JCH: From a cursory glance, though there are some classics on your list, you seemed to stray from the traditional Caribbean literary canon (Selvon and Anthony in Trinidad, Lamming and Clarke in Barbados, McKay and Senior and Goodison and Winkler in Jamaica, Edgell in Belize, Jean Rhys in Dominica, Harris and Carter and McDonald in Guyana et al) to what can be termed the newer wave of writers; is this incorrect? If it is correct was it accidental or purpose driven?
AM: My project’s been driven by recommendations from readers around the world, so the list reflects what people have suggested. In general, though, I do tend to choose more contemporary works.
JCH: There are Caribbean countries missing from your list (the USVI, the BVI, Aruba, Curacao, St. Martin and St. Maarten, St. Eustatius, Montserrat, Anguilla, Cayman, Turks and Caicos, Guadeloupe, Martinique, Puerto Rico etc.) – any particular reason?
AM: My list of 196 countries is made up of all UN-recognised states plus Taiwan (which used to be a UN member), so it doesn’t include Caribbean nations that are not in this category. However, I am including one extra book in the project from the ‘Rest of the World’, to represent all territories not on the main list. This was voted for from a shortlist of nominated books by visitors to the blog. As you can see on the site, some books from other Caribbean places made the longlist. The winning ‘Rest of the World’ book will be revealed in the penultimate post of the year.

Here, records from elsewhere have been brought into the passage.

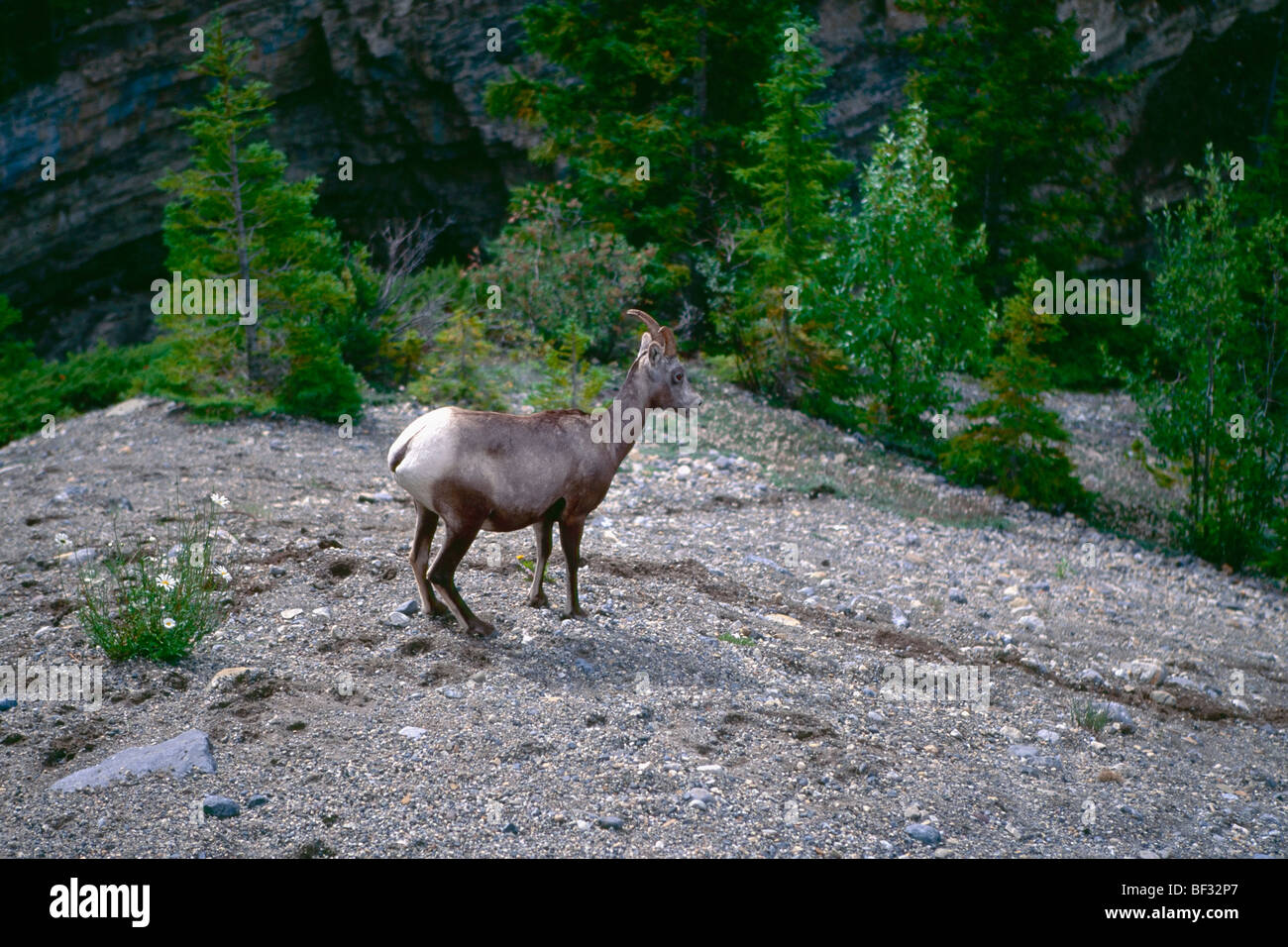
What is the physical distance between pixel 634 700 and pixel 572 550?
1290mm

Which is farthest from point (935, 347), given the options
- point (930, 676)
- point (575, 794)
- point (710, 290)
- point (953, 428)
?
point (575, 794)

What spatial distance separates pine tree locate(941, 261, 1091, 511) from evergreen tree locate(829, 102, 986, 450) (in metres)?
0.92

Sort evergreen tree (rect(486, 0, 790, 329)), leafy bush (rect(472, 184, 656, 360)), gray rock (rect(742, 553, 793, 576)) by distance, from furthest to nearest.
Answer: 1. evergreen tree (rect(486, 0, 790, 329))
2. leafy bush (rect(472, 184, 656, 360))
3. gray rock (rect(742, 553, 793, 576))

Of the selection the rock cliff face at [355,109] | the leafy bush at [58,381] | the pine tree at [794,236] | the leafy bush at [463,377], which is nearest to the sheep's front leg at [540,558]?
the leafy bush at [463,377]

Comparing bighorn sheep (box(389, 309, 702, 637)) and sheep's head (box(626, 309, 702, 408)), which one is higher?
sheep's head (box(626, 309, 702, 408))

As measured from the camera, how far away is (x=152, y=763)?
5.57m

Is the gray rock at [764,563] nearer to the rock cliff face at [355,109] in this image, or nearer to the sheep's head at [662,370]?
the sheep's head at [662,370]

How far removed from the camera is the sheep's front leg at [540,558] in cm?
757

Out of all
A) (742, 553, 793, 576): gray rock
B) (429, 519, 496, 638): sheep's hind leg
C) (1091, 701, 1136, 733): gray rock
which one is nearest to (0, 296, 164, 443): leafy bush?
(742, 553, 793, 576): gray rock

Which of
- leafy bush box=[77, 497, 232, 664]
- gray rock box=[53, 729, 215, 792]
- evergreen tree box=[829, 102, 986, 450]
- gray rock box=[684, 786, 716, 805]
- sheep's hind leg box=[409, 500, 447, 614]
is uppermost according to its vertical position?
evergreen tree box=[829, 102, 986, 450]

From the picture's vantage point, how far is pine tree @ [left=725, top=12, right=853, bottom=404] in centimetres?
1681

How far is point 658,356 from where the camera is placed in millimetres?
7762

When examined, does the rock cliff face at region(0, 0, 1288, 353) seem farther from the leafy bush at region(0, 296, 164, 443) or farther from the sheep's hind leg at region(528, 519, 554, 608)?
the sheep's hind leg at region(528, 519, 554, 608)
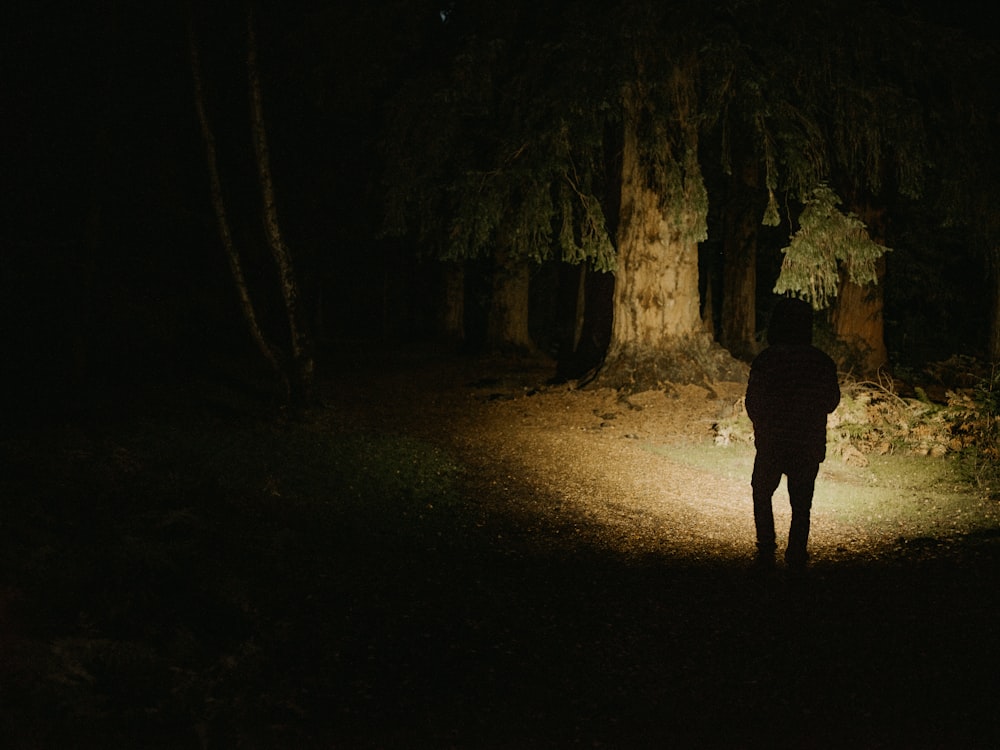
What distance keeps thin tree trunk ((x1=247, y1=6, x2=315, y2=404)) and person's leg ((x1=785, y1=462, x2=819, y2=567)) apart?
725 centimetres

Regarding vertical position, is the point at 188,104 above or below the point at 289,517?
above

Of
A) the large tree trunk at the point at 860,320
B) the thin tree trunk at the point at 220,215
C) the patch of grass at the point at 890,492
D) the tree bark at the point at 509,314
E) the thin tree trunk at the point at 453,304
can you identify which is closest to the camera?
the patch of grass at the point at 890,492

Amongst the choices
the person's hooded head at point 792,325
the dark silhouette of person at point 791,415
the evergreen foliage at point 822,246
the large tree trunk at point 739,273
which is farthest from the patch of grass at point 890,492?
the large tree trunk at point 739,273

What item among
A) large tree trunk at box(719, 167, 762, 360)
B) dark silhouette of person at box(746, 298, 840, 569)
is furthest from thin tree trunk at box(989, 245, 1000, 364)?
dark silhouette of person at box(746, 298, 840, 569)

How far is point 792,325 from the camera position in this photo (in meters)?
5.68

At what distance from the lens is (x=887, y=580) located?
5.68 metres

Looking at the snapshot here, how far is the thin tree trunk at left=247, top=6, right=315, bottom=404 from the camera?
1041cm

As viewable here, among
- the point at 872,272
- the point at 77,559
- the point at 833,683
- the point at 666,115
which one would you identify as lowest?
the point at 833,683

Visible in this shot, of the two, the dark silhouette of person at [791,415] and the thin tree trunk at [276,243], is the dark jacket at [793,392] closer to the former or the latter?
the dark silhouette of person at [791,415]

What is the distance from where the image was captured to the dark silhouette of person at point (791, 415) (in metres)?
5.54

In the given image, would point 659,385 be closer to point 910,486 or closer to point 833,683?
point 910,486

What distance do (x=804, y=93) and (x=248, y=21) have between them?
25.5 ft

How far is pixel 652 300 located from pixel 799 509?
781 centimetres

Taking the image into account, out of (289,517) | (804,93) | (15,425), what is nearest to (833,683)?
(289,517)
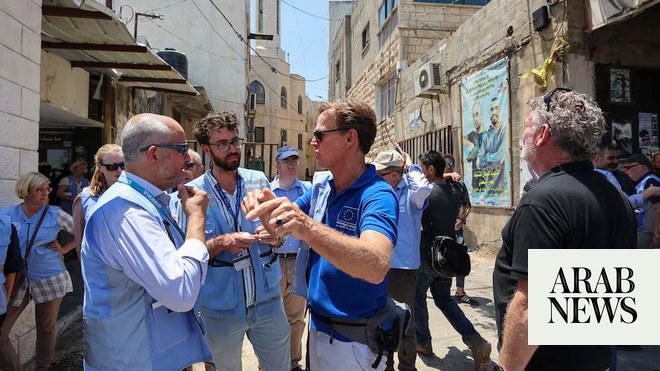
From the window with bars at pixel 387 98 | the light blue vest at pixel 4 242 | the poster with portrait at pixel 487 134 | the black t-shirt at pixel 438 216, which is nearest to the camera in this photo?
the light blue vest at pixel 4 242

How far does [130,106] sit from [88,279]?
937 centimetres

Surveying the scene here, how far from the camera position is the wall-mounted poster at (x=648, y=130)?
6.62 meters

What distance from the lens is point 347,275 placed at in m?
1.78

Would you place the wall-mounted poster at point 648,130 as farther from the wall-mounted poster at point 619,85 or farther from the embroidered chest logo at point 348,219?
the embroidered chest logo at point 348,219

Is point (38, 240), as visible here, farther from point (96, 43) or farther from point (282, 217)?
point (96, 43)

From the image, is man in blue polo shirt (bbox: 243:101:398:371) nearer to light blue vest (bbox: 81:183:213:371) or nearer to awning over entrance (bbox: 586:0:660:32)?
light blue vest (bbox: 81:183:213:371)

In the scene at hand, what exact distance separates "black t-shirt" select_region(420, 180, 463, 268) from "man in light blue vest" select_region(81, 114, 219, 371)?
2.81 metres

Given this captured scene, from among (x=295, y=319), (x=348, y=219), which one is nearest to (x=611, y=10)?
(x=295, y=319)

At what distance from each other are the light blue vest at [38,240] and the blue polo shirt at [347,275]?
2.68m

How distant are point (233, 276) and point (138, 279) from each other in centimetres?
98

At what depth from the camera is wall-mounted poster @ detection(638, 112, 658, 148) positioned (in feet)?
21.7

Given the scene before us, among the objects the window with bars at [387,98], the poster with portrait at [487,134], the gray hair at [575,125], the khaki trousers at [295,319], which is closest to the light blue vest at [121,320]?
the gray hair at [575,125]

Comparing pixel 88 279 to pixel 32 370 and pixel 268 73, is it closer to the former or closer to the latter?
pixel 32 370

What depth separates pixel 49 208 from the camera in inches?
139
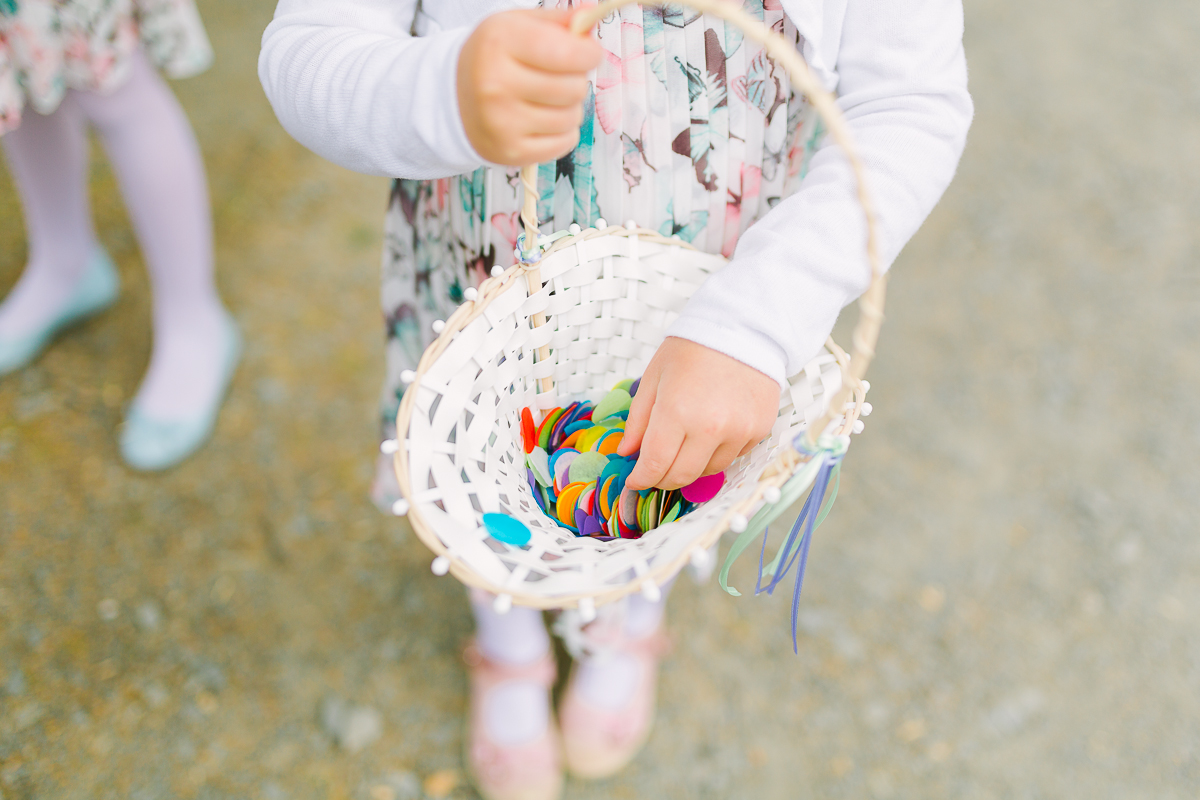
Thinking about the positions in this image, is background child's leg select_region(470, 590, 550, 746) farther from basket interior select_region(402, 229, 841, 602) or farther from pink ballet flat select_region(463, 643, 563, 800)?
Answer: basket interior select_region(402, 229, 841, 602)

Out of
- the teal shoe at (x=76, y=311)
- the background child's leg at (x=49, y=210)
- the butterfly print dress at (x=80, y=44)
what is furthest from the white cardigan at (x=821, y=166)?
the teal shoe at (x=76, y=311)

JCH: Did you find any common thread in the Caribbean lit that you read?
JCH: You might be interested to know that a fair amount of Caribbean readers have probably read books from the US and the UK more than what Caribbean books they’ve read. There are many reasons for this, including our history of colonialism, limited publishing opportunities for writers and access to regional books for readers not to mention books going out of print, and the sheer pervasiveness of American culture. Does that surprise you? I suspect it doesn’t since you mentioned several times how difficult it was to find books from this or that Caribbean country? Given what you’ve read, if you had the ear of the international publishing industry what would you say to them about the potential of Caribbean literature.
AM: No, it doesn’t surprise me. As I mentioned, the lack of published Caribbean literature in decades gone by is a theme in Vahni Capildeo’s memoir. The situation does seem to be changing with the rise of more literary festivals and publishing houses dedicated to Caribbean, which is a good thing. This will help the next generation of writers to develop their talents and reach more people around the world. There is certainly no lack of stories to tell and publishers looking for fresh voices will find plenty of them in the region.